> _What the exercise asks_
Scan the entries below. Report each line where the string "site" occurs.

> _Study material_
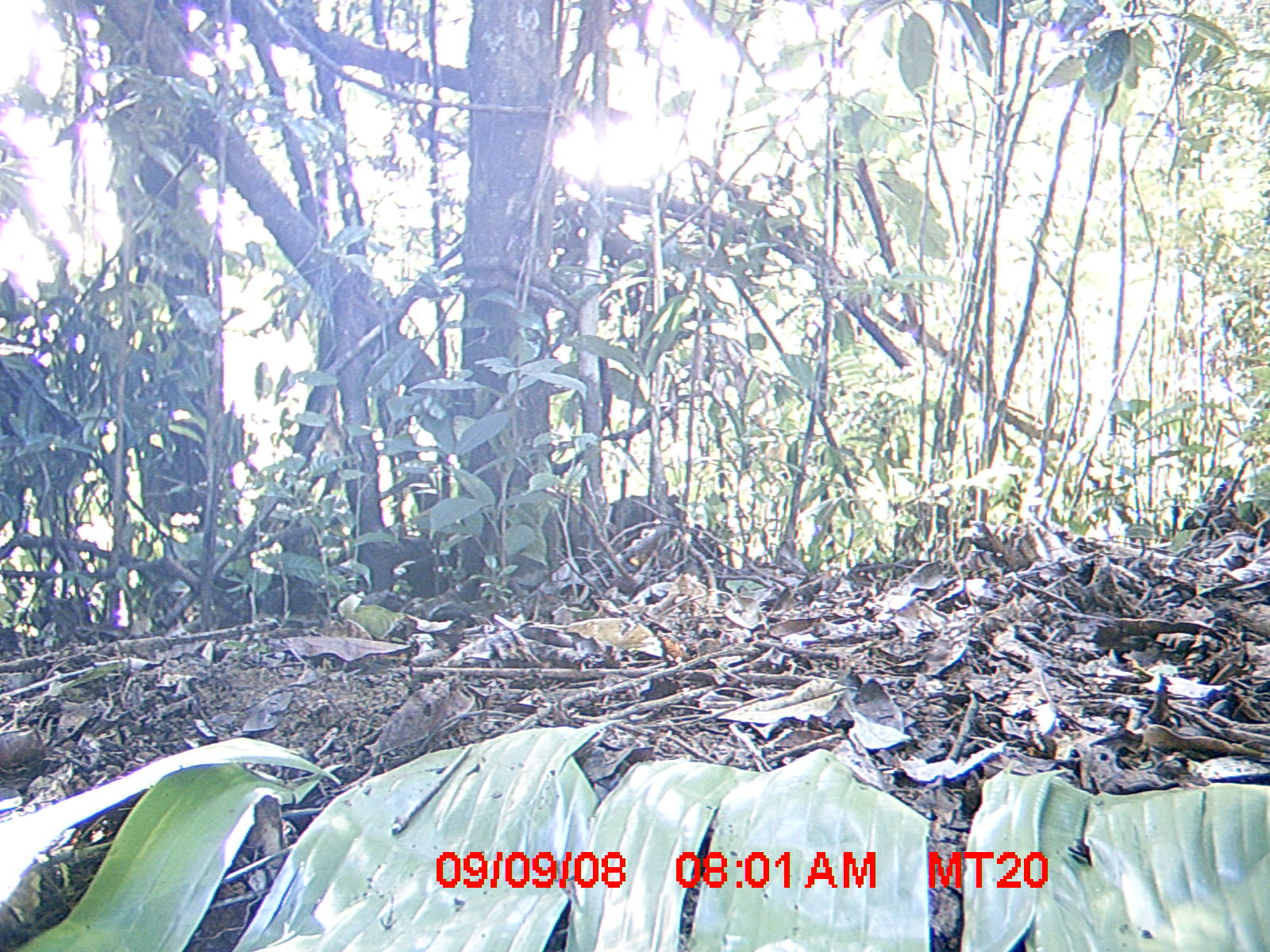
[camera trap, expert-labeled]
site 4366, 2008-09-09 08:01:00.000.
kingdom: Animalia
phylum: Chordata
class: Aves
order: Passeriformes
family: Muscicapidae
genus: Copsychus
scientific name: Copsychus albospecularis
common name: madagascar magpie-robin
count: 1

---

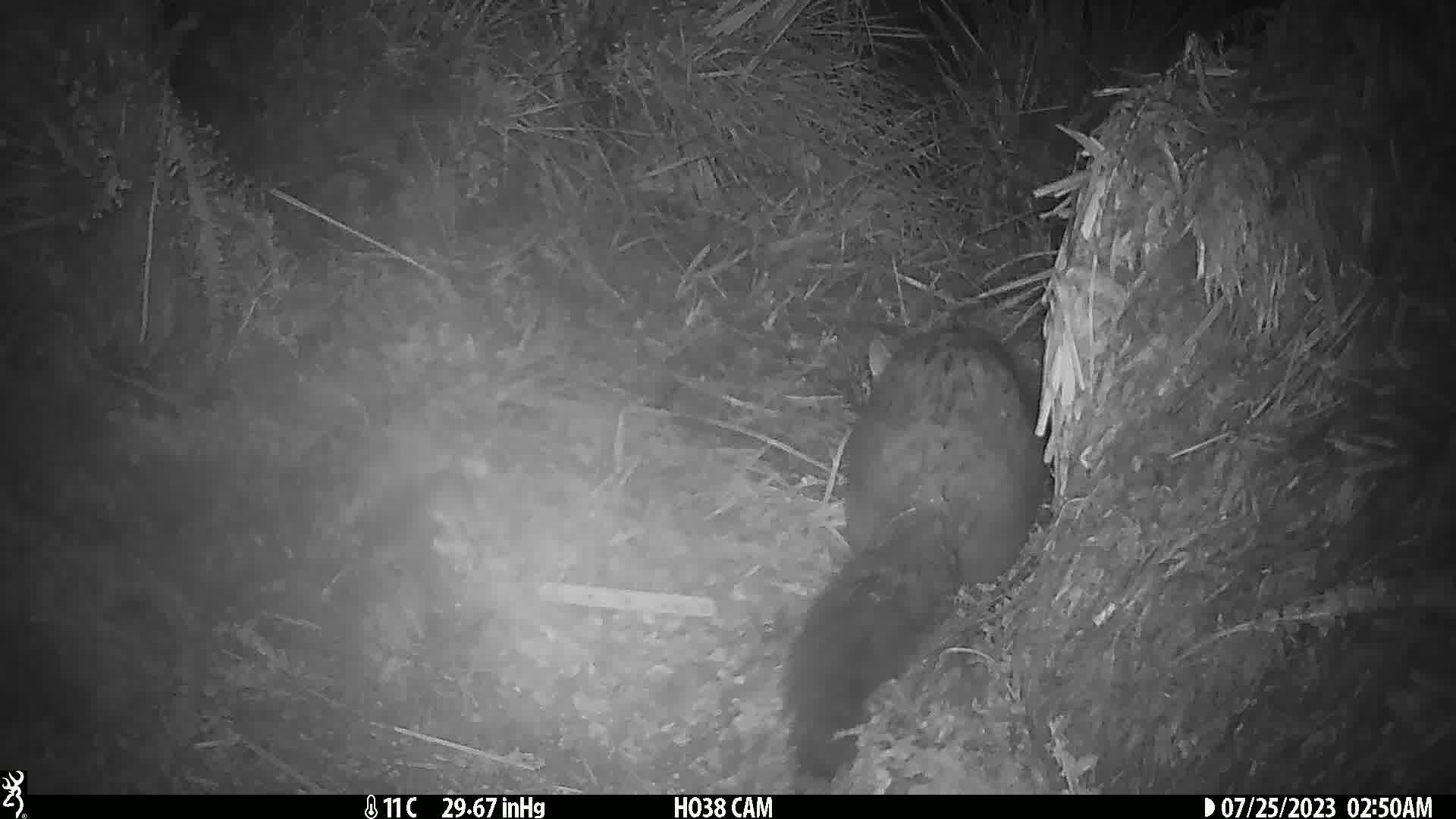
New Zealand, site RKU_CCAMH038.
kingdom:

> _Task result_
site 4366, 2008-09-09 08:01:00.000.
New Zealand, site RKU_CCAMH038.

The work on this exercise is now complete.